Rangel Alves da Costa*
A humildade e a aceitação do que dispõe em determinado momento, são características essenciais da pobreza que sobrevive sem estar a todo instante maldizendo a vida e a sorte.
É uma pobreza rica e que vive com mais felicidade do que muitas riquezas abundantes. Aquela sempre se contenta com o que adquire para sobreviver, enquanto esta se atormenta querendo cada vez mais.
A burguesia, o poderio econômico, a riqueza mesmo, jamais se contentaria em sentar numa mesa para comer qualquer coisa que fosse servida. O cardápio deve corresponder às exigências do luxo.
Comenta-se de uma grã-finagem que usa pouquíssimas vezes a roupa importada a peso de ouro. Uísque é pela idade, vinho pela safra, música pela orquestra, o luxo pelo melhor. Menos que isso seria verdadeira desonra humana.
Contudo, afirmo sem medo de errar, que são poucos em meio à riqueza que são tão ricos quanto os pobres na maior pobreza. Isto porque a riqueza destes está no ter para sobreviver, e não na quantidade do que se tem.

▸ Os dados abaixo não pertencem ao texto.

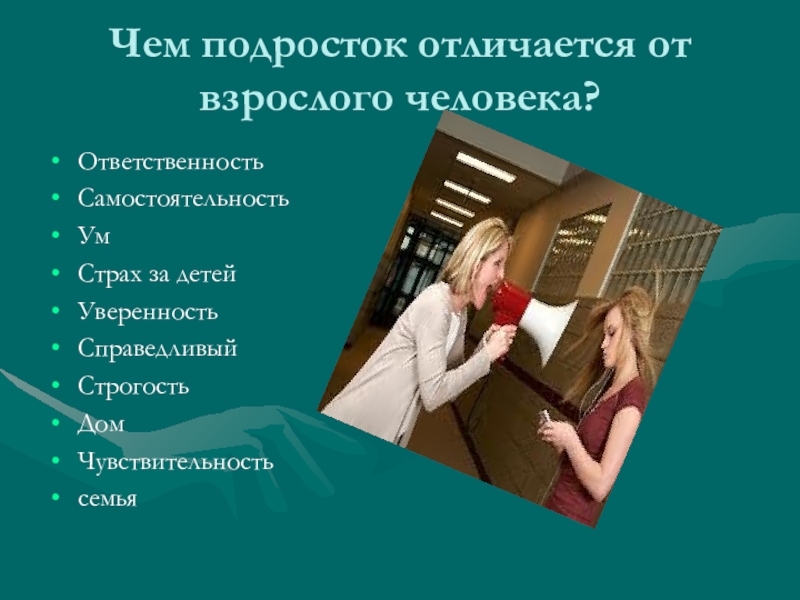 Чем подросток отличается от взрослого человека?

• Ответственность
• Самостоятельность
• Ум
• Страх за детей
• Уверенность
• Справедливый
• Строгость
• Дом
• Чувствительность
• семья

Pago dobrado em ouro a quem me disser que existe num rico uma felicidade maior do que aquela encontrada num pai de família ao sentir os filhos de barriga cheia. Não há contentamento maior num coração de um pobre do que saber que naquele dia um filho pequenino não vai chorar de barriga vazia.
A pobreza mesmo, aquela miserável feiura que se alastra pelas distâncias nordestinas, não quer além do que precisa ter. Não precisa de caviar, de pratos difíceis de pronunciar nem de bebidas importadas.
Também não precisa de relógio de ouro, de caneta prateada, de perfume importado, de gravata sob encomenda, de roupa de grife. Nada disso. Mas agradecerá muito se receber um pedaço de pano, uma roupa de feira, uma cesta de alimentos, um quilo disso ou daquilo.
Quando Joãosinho Trinta afirmou que pobre gosta mesmo é de luxo, certamente estava se referindo ao esplendor do carnaval tão admirado pela comunidade pobre que dele participa. Não possui outro sentido sua afirmação.
O verdadeiro luxo do pobre, aquele em que pode brilhar no dia a dia, está mesmo na sua humildade vaidade. Menina pobre quando coloca vestida de chita e uma flor no cabelo fica mais bela que a princesa mais bela.
E a riqueza do pobre é maior que todas as demais riquezas porque singela, humana, simples, modesta. É uma riqueza que vai muito além da aparência material, pois existente no espírito, na alma, na feição. E é tão fácil ver a riqueza de um pobre.
É fácil, sim, ver a riqueza de um pobre e sentir todo o seu esplendor e extravasamento. Um dia adentre um barraco ou uma casinha de barro e ripa de fim de mundo, e veja se avista um sorriso na face, um brilho no olhar, uma palavra de felicidade.
Se assim acontecer é porque a riqueza poderá ser encontrada logo adiante. Certamente haverá um fogão de lenha aceso, uma panela cozinhando alguma coisa, um pacote de pão sobre a mesa, uma feirinha por cima da mesa, um preá por cima do braseiro.
Não precisa ser tudo isso de uma vez só não. Basta que o alimento do dia - pouca coisa ou qualquer coisa - esteja garantido e o brilho da riqueza estará em cada olhar profundo, sofrido, padecente.
Quanta riqueza em cima da mesa de um pobre: ovo frito, pedaço de mortadela, pilombeta, pão dormido, resto de feira, sopa de osso, perna de preá torrado, farinha seca, bolachão, rapadura, carne seca. Basta uma mão encontrar um pão e logo se vê os olhos de rei.
Talvez o rico não sinta fome. E talvez por isso mesmo não saiba a riqueza que é não ter fome. Tem um povo que sabe. E está no sertão, nas favelas, nos escondidos do mundo. E é o valor imenso que dá a tudo que tem que o torna de infinita riqueza.